The bankruptcy classification analysis by Chen et al. shows how NN algorithms can improve classification and bankruptcy prediction. Given the improved differential evolution algorithm in Liu et al. to find a true local minimum, future research on improving bankruptcy analyses may focus on improving the SVM model through the DE algorithm; this approach may enhance classification and prediction accuracy in this and other contexts.
Given advances in computational power, such as quantum computing, a generalization of the methods discussed here may ensue, particularly when calibration leads to multiple minima or when the number of neurons/hidden layers is increased, to improve computational efficiency. The use of jump models in (
Liu et al. 2019) may fit a deeper investigation on structural change with NN, considering that in just over the past decade, financial markets have experienced large shocks (e.g., the financial crises of 2008–2009, COVID-19, and rising interest rates in response to high inflation). Another area of potential contribution is in MSE evaluations; while the application of MSE testing is beginning to appear in some articles, testing the statistical significance in the out-of-sample performance of alternative methods will lead to improved model selection in prediction problems and economic value analyses.

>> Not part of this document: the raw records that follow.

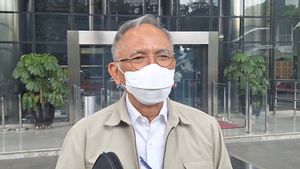 Hutama Karya Kantongi Laba Bersih Rp2,4 Triliun pada 2024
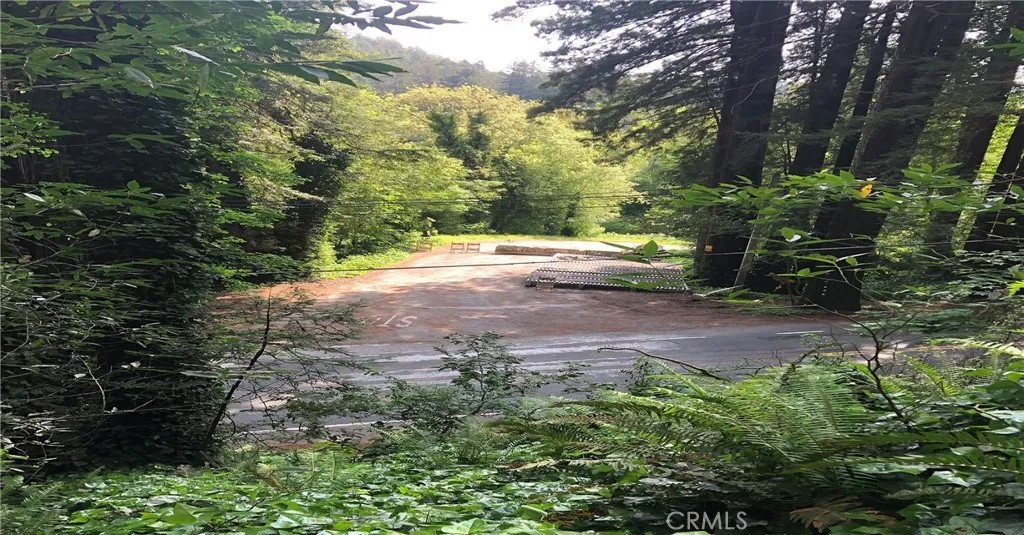 18176 HWY 116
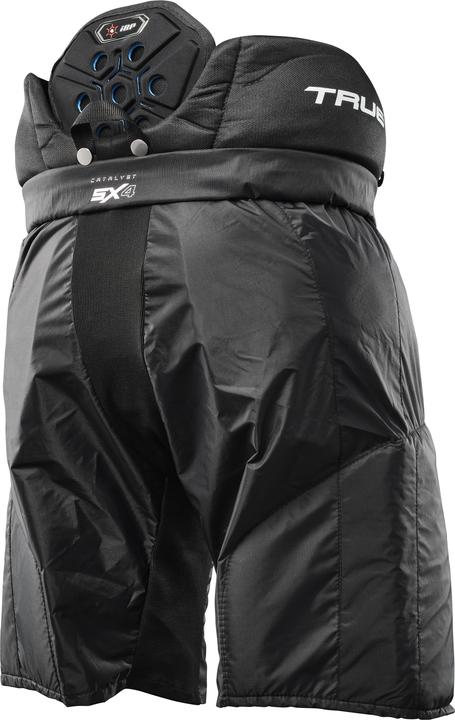 Produktbild IH True Catalyst 5x4 Jr (M)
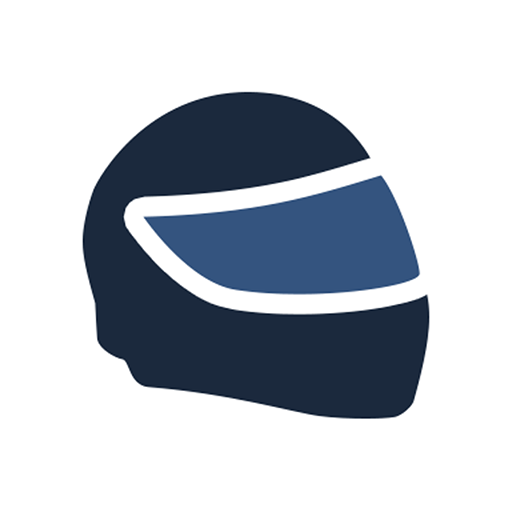 GPRO - Classic racing manager logo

Just as in any other field, the use of machine learning in financial econometrics is closely associated with ethics, fairness, and safety. Using these models without care can cause negative spillover effects, causing irreparable harm to society. Similarly, adversarial attacks on machine learning systems operating in the financial and econometric fields can wreak havoc on the economy. It is therefore crucial that machine learning systems in financial economics be built and deployed with the utmost care to ensure safety and fairness. Much research needs to be devoted to the ethical use of ML.

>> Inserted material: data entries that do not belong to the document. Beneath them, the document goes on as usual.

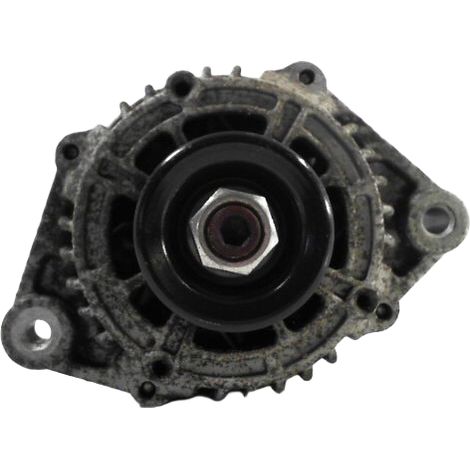 [PRODUIT D'OCCASION] Alternateur CHEVROLET Aveo 2008- ♻️ Ref Oe. 96936136 - Garantie à vie (1/4)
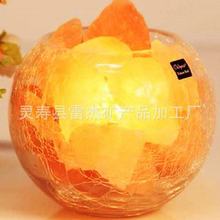 �S�����l�����}�� ϲ�R����õ���}�� ˮ���}��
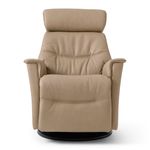 Picture of Major Power Recliner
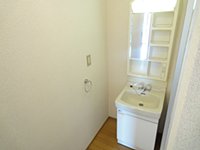 スカイハイム舞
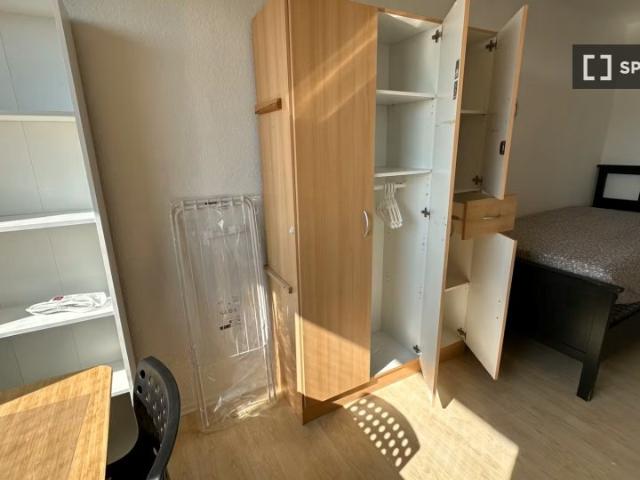 Zimmer mieten in Humboldt/Gremberg, Köln
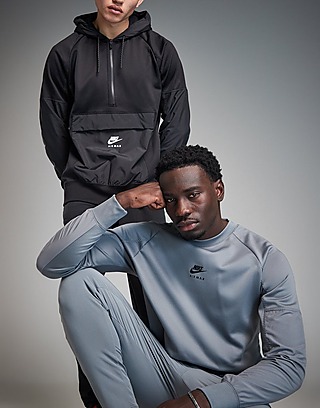 Sale | Nike - JD Sports UK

In closing, the recent literature on the application of ML methods to asset pricing has accelerated over the past two years, surpassing the number of articles published in the previous nine years. This paper provides a comprehensive, transparent, and objective bibliometric assessment of the recent literature and identifies trends in computational algorithms using Web of Science survey data for the period 2011–2022. The paper also links this review to the previous literature with minimal overlap, thus complementing other published review articles. Given the fast evolution and diffusion of ML methods in other disciplines, and the documented success in prediction problems, one salient challenge that remains for future research in financial econometrics is an improved integration of economic theory and big data that leads to a better understanding of the results generated by machines. The top and other papers cited in this review provide a conic view of the methods and practices that will contribute to moving researchers in that direction.